Task directions ▸ Swap "furthest" for "farthest" in the lines running from the one containing "Which of the items listed as" through the end of the material, inclusive, and give back only those lines with everything else unchanged.

Listing ▸

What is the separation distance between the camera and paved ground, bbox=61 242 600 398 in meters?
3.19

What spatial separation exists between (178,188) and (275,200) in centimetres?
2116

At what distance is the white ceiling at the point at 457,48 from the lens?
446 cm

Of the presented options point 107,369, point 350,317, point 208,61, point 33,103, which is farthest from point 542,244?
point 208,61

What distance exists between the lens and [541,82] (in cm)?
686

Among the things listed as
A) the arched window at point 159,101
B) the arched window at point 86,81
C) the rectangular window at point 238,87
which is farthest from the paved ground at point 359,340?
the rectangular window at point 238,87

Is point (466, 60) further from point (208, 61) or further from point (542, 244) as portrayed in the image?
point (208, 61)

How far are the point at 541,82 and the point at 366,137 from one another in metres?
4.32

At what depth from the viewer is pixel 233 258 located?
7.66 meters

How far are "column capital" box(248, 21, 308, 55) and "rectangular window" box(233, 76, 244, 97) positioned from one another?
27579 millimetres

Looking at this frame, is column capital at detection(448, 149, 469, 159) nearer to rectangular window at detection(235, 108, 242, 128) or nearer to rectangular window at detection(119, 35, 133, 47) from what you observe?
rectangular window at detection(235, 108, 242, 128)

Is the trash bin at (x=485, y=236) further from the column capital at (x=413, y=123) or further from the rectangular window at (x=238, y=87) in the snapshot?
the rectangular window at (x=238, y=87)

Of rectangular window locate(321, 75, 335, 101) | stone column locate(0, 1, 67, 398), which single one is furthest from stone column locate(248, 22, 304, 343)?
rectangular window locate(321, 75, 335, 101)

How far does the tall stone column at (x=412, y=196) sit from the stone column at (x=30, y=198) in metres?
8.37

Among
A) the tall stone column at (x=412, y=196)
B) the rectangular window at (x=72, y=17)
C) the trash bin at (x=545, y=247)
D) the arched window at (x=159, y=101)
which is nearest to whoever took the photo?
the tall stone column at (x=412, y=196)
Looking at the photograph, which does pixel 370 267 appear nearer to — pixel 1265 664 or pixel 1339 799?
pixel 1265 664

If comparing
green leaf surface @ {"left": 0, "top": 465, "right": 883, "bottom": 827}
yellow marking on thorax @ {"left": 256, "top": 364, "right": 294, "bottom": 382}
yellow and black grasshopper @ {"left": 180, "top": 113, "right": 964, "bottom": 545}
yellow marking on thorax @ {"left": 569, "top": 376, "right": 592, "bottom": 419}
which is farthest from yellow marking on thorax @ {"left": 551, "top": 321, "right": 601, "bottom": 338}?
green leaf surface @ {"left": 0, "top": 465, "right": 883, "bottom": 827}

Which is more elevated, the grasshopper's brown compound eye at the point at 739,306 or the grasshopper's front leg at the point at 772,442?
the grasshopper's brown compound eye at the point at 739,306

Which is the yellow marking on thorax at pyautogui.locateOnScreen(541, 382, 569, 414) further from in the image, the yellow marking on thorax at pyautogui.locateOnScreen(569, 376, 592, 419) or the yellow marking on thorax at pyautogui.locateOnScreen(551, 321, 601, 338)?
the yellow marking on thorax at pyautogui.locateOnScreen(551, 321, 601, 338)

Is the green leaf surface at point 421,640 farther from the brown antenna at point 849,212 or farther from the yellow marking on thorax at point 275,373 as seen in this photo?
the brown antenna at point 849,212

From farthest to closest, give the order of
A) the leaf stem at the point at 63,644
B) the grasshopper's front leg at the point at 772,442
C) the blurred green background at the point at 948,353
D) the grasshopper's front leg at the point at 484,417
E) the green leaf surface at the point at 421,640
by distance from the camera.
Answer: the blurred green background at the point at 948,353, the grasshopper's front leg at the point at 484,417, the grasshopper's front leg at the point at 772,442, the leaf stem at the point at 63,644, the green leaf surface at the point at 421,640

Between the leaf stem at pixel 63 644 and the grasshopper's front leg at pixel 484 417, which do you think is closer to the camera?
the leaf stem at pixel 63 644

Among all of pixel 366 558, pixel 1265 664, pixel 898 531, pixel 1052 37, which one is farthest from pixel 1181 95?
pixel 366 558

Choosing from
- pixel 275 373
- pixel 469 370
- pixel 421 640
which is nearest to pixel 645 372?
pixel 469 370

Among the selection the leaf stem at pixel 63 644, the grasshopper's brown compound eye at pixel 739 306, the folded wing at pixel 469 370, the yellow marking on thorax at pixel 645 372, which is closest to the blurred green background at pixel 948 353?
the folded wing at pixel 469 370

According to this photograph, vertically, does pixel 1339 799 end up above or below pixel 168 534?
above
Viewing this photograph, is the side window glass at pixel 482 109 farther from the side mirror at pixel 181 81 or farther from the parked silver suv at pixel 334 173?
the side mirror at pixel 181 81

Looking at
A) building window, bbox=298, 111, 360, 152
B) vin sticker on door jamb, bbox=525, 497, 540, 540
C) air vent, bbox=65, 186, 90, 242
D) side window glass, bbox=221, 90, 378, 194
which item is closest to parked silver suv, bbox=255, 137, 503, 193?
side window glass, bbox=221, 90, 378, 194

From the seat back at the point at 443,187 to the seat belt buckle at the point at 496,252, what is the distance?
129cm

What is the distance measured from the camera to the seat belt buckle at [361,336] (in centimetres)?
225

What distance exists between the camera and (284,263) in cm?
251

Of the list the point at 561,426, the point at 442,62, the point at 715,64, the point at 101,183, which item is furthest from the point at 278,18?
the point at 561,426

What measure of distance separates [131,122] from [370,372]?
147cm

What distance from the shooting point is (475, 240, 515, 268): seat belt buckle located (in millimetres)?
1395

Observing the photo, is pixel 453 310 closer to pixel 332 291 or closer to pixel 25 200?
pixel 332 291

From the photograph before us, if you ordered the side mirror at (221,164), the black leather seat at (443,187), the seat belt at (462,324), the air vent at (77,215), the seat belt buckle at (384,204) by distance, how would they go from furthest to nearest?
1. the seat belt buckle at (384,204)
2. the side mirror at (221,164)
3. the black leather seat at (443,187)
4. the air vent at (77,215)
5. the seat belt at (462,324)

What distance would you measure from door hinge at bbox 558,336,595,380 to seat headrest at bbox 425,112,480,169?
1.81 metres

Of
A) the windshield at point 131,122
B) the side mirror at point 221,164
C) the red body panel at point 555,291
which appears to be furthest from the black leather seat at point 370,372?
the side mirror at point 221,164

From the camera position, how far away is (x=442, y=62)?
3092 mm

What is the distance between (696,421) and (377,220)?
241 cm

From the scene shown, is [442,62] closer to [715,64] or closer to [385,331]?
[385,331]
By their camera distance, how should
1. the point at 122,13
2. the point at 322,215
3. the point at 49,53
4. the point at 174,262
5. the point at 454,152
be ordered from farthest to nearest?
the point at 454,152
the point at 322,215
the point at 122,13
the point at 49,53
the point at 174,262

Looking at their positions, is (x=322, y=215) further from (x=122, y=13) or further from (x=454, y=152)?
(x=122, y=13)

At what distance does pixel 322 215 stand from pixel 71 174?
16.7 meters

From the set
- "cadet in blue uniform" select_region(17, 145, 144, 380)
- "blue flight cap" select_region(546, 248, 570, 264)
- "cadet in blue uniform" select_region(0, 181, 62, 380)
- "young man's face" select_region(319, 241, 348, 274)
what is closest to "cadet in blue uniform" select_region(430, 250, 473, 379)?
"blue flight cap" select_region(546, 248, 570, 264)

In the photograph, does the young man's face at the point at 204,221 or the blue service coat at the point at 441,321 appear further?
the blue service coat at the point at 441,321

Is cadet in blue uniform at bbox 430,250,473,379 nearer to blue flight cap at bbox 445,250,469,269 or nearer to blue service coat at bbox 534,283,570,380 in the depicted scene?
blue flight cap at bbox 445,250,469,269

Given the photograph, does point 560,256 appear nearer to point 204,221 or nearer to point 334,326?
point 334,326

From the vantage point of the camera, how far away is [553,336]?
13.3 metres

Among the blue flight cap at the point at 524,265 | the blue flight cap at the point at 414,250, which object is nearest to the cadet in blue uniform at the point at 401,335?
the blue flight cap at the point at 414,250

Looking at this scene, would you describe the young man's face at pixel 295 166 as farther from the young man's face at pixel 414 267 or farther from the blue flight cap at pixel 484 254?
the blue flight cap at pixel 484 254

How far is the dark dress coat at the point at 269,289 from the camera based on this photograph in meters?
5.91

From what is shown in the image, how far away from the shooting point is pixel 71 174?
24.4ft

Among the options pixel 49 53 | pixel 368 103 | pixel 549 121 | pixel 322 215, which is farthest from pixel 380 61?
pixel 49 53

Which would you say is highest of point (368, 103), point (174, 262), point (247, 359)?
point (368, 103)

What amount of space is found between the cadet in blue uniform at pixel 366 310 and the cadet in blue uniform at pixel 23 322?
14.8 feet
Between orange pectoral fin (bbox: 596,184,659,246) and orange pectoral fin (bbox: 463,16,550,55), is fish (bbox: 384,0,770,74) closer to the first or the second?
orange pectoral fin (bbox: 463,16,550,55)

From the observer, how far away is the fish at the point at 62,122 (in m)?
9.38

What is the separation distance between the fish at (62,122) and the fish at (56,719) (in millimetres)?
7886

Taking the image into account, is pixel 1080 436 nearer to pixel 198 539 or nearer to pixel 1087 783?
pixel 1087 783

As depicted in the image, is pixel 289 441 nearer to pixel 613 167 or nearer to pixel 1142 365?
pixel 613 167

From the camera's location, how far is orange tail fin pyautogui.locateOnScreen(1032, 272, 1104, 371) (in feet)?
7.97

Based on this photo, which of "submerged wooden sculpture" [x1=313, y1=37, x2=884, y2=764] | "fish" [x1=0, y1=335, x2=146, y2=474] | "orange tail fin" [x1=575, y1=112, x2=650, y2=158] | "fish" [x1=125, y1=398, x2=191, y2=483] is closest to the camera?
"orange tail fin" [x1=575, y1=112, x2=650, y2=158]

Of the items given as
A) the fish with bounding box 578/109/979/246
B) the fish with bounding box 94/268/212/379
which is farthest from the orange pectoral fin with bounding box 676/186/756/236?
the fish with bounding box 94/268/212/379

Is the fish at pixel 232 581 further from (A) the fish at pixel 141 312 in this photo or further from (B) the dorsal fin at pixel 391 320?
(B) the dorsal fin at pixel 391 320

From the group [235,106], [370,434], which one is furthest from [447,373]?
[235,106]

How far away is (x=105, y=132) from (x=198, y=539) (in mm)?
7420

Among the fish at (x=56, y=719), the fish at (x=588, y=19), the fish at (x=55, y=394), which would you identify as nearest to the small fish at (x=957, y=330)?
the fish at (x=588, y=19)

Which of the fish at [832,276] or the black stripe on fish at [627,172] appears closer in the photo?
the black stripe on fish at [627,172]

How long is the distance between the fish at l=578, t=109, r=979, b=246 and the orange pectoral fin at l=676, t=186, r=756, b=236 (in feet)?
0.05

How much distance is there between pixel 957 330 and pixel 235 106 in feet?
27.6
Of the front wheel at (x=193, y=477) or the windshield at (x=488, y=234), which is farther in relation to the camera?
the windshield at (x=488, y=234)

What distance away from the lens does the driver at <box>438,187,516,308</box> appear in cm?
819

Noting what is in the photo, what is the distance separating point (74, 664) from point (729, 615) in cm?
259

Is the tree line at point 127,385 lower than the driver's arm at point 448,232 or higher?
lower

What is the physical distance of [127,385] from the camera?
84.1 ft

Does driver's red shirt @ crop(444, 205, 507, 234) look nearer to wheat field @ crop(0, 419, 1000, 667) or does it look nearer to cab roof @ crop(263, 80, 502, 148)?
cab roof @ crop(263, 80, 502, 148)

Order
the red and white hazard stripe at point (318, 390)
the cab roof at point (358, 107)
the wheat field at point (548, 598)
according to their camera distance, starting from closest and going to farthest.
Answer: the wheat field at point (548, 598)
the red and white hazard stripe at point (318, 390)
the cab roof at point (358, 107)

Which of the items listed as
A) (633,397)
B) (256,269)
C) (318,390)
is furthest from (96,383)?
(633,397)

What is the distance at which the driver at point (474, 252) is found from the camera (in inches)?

Worked answer ▸
Which of the items listed as
A) (633,397)
B) (256,269)
C) (318,390)
is farthest from (96,383)?
(633,397)

What is the distance at which the driver at point (474, 252) is found from the camera (in inches)?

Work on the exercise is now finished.